Isomer and Enantiomer Definitions
In organic chemistry, many molecules can exist in one of several forms, or arrangements. These related molecules are called isomers. Some have completely different structures and are related only by having the same chemical formula. Others have the same basic structure, but have different arrangements in space. These variations are called stereoisomers.
Most types of stereoisomers have different chemical properties from each other because the arrangement of the atoms in a molecule affects its properties. Some stereoisomers, however, are mirror images of each other. These variant molecules are called enantiomers, and they have identical physical properties. Molecules that can exist as two enantiomers (there are always exactly two) are called chiral molecules, and the specific "form" an enantiomer takes is called its chirality.

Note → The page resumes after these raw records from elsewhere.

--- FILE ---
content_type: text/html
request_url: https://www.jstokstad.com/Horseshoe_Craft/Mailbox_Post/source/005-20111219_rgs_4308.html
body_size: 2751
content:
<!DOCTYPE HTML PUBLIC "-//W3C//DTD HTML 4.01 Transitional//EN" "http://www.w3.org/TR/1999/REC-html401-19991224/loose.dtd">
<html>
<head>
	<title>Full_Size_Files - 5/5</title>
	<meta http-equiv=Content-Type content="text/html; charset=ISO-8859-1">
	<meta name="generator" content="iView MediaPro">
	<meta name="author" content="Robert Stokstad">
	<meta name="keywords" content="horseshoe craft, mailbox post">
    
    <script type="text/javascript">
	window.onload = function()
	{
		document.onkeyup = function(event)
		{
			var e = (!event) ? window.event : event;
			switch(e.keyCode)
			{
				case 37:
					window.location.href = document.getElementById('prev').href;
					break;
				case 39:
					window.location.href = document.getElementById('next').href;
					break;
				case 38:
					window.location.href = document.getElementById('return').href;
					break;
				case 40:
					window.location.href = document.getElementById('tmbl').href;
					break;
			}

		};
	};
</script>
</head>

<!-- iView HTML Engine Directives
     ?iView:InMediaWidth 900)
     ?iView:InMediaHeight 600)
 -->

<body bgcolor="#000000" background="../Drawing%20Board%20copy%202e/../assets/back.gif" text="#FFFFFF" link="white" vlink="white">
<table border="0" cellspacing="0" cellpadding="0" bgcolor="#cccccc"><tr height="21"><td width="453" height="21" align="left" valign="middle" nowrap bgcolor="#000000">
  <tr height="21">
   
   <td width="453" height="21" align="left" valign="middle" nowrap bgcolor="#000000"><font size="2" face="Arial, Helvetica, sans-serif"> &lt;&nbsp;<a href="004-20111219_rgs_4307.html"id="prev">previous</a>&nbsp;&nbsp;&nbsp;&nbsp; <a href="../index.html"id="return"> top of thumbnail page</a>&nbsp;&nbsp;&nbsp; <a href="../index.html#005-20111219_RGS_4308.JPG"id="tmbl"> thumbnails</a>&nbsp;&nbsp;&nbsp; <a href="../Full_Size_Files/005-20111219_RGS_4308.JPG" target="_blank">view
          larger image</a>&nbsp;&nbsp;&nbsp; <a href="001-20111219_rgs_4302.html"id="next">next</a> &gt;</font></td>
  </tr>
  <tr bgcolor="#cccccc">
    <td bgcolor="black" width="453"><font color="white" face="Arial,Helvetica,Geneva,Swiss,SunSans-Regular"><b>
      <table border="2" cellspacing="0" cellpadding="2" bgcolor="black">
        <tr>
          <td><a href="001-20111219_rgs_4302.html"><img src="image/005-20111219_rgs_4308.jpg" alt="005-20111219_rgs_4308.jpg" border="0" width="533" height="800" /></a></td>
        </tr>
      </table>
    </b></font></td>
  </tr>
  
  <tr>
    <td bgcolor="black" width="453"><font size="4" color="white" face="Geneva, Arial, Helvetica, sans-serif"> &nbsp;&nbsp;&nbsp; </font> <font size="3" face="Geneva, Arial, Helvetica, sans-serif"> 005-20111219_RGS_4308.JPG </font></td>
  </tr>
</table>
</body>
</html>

Enantiomers are like hands. The left hand and right hand are identical, except that neither can be "superimposed" on the other; they are mirror images, and no matter how you rotate one hand, it will never look like the other hand. In fact, chirality is sometimes referred to as the "handedness" of a molecule.
A quantity of a compound that contains a mixture of two enantiomers is called a racemic mixture of that molecule. Many of the medications developed during the twentieth century are racemic mixtures. But even though the chemical properties of both "mirror images" are the same, sometimes the body does not recognize them as being the same. One enantiomer might be more active than the other; one may even be completely inactive.